After horrendous losses from repeated offensives in the first four months of the war, both sides dug in.  Failed offensives causing massive casualties would continue for four more years. 

What strikes me is that foreign policy makers and military leaders in all the countries did not seem to think in terms of alternative scenarios or the longer-term political consequences if their offensive strategies failed.  With the exceptions of a young French officer named Charles de Gaulle, a few junior staff officers on the German General Staff, and the pessimistic thoughts of the head of the German General Staff in his private diary, no one seems to have thought ahead about how the war would be fought if neither alliance won a series of quick victories.  None of the men who started the war saw how a long war of attrition would end up destroying the social and political order they were trying to preserve.   

CONSEQUENCES

The immediate consequence was a war that mobilized over 60 million troops, caused 20 million military and civilian deaths and 21 million wounded. The European order of Bismarck and other conservatives was shattered, replaced by chaos and violence.
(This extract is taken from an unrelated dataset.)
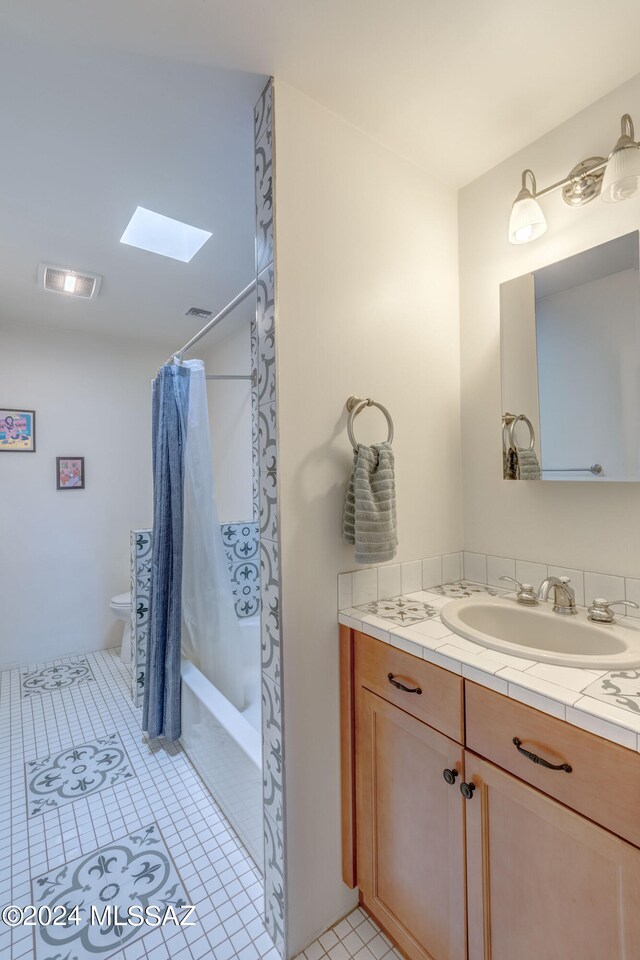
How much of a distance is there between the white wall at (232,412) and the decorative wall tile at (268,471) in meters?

If the importance of an historical event is judged by its consequences, then World War I may be the most important historical event of the twentieth century.  Its immediate aftermath included:
  • the elimination of four monarchies.
  • revolution in Russia, ending in a Communist government, civil war and invasion of Poland.
  • the breakup of the Austro-Hungarian and Ottoman Empires.
  • small, new, weak countries in Central Europe.
  • a Fascist government in Italy.
  • political and economic instability in Germany, leading to Hitler, World War II and the Holocaust.
  • English and French colonies and protectorates with arbitrary borders in the Middle East.
  • independence for part of Ireland, leaving the question of Northern Ireland unsettled.
  • a prolonged recession in England.
  • the rise of two new potentially dominant world powers outside of Europe, America and Japan.

Equally important, economic historians who study the origins of the Great Depression generally believe the deepest underlying causes were the economic disruptions and instabilities created by World War I. The winners of the war could not, or would not, deal realistically with the economic dislocations. Criticisms of the disastrous economic policies of Winston Churchill in the 1920s by John Maynard Keynes had no effect. American exports of agricultural products to Europe fell drastically; a recession began in rural America in the 1920s. Thousands of rural banks failed. As the agricultural recession deepened in the 1930s, the rural banking system virtually collapsed, not all at once but in waves, prolonging the depression. 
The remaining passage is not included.